Stage 1: Intuitive-Projective Faith

Fowler describes this mainly as the stage of pre-school children. I understand this to be the stage where all ”faith stories” you hear don't really have a differentiated meaning. It doesn't matter whether parents are telling their children stories from the Bible, from a picture book, or about Santa Claus, they're all taken as more or less ”the same stuff” and fantasy often mixes with reality. Around this age most children also have imaginary friends and can't sometimes remember whether something really happened or if it was a dream, so I think the theory fits well.

Fowler also says that this is the stage where the most basic ideas about possible God, or some other kind of center of faith are usually formed from what the closest adults represent to the child. I think it has very little to do with what they might explicitly teach about their own faith and a lot to do with how their relationship is with the child, how love and trust are present.

Religion is rarely the focus of my fiction but these elements of faith are certainly found in family relationships I write. For example, in my current project there's a character who took an exeedingly long time to realize her parents are not the representatives of ”the absolute truth”. Even though she doesn't believe in any consciously defined form of a deity, her parents definitely were exactly that to her untill she realized there was something she knew was true for her, and nothing her parents said could make it untrue.


2. Mythic-Literal Faith

This would be the stage most children move into around school-age, because they start thinking in a more logical manner; separate fantasy and reality. Fowler also notes that some people remain in this stage through their life. Stage 2 is characterized by focus on the stories that represent faith and those are usually accepted from one's faith community. The stories are understood literally, what matters is what happens in the story, and when some lesson is internalized from it, it comes from what the story explicitly teaches. There isn't much collective understanding of the meaning of those stories. Their importance or truth is not questioned because everyone acknowledges their importance and that gives the person a sense of belonging but it also separates them from people of different faith communities, different customs and traditions. A person in this stage tends to view those people as ”strangers”, somehow fundamentally different from them and their community.

* [Dataset excerpt]
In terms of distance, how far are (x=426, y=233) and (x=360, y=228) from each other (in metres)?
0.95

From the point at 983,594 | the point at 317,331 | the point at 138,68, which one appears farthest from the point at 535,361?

* [Problem to solve]
Can you repeat, word for word, the part of the text on Fowler's stages of faith between "Fowler also says" and "trust are present.", inclusive?

* [Exercise answer]
Fowler also says that this is the stage where the most basic ideas about possible God, or some other kind of center of faith are usually formed from what the closest adults represent to the child. I think it has very little to do with what they might explicitly teach about their own faith and a lot to do with how their relationship is with the child, how love and trust are present.